# X-Fi Titanium Fatal1ty sound card on asus rampage II extreme



## Redonmyhead (Mar 5, 2009)

This is my first build, spare my noobness. This motherboard came with the crappy supreme x-fi sound card. Instead of using this sound card on my motherboard, I ordered the X-Fi Titanium Fatal1ty Professional sound card. I haven't recieved it yet. I've heard that it doesn't fit at the PCIEx1_1 on this motherboard. I'm only using the 1st PCIE x16_1 slot for my evga gtx 295 gpu (no SLI.) Where should I place the x-fi titanium fatality sound card since it doesn't fit at the PCIE x1_1 slot? in the PCIE x1_2 slot? 

This motherboard recommends the 1st PCIE x1_1 for sound cards but can I ignore this slot and place it at the PCIEx1_2 slot? Or should I place it on the PCIE x16_2 or _3 slot? Do I have to do any configuration in bios to allow this? I've tried googling and nothing. If I did SLI with two GPUs, then I could place it in slot 3 on the PCIEx16_3 and change the settings in bios for the third slot to x1, but I'm not going to use SLI.

Any suggestions? Greatly appreciate it. So far, it's been fun building. Just want to make sure it's bullet proof before I hit the power button. 

Red


----------



## Bacon (Mar 5, 2009)

Redonmyhead said:


> This is my first build, spare my noobness. This motherboard came with the crappy supreme x-fi sound card. Instead of using this sound card on my motherboard, I ordered the X-Fi Titanium Fatal1ty Professional sound card. I haven't recieved it yet. I've heard that it doesn't fit at the PCIEx1_1 on this motherboard. I'm only using the 1st PCIE x16_1 slot for my evga gtx 295 gpu (no SLI.) Where should I place the x-fi titanium fatality sound card since it doesn't fit at the PCIE x1_1 slot? in the PCIE x1_2 slot?
> 
> This motherboard recommends the 1st PCIE x1_1 for sound cards but can I ignore this slot and place it at the PCIEx1_2 slot? Or should I place it on the PCIE x16_2 or _3 slot? Do I have to do any configuration in bios to allow this? I've tried googling and nothing. If I did SLI with two GPUs, then I could place it in slot 3 on the PCIEx16_3 and change the settings in bios for the third slot to x1, but I'm not going to use SLI.
> 
> ...



Are you positive it won't fit in the first slot?
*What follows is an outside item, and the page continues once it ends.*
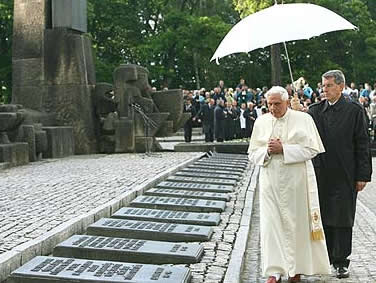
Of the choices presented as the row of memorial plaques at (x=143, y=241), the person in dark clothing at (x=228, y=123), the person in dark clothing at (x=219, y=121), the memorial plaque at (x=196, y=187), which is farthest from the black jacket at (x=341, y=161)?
the person in dark clothing at (x=228, y=123)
Many people said that big graphics cards wouldn't fit in the first pcie slot on my motherboard, but it did, not saying it was a perfect fit, but it still works efficiently.

Do a few dimension checks, or try it when you get the card, who knows, it might fit.


----------



## Redonmyhead (Mar 5, 2009)

it's just what i've read in the previous forums about the fatalty card on the rampage 2.  Reason why they can't put it in the 1st slot is b/c the heatsink is in the way.   The audio card is too long.  Some people just bent the heatsink to make it fit.  I don't want to try that.  Others have two gpus in sli.  So the 1st two pcie x16 slots are taken.  However, they been putting fatal1ty card at the third slot and changing the bios from x16 to x1.  However, i only have one gpu card.


----------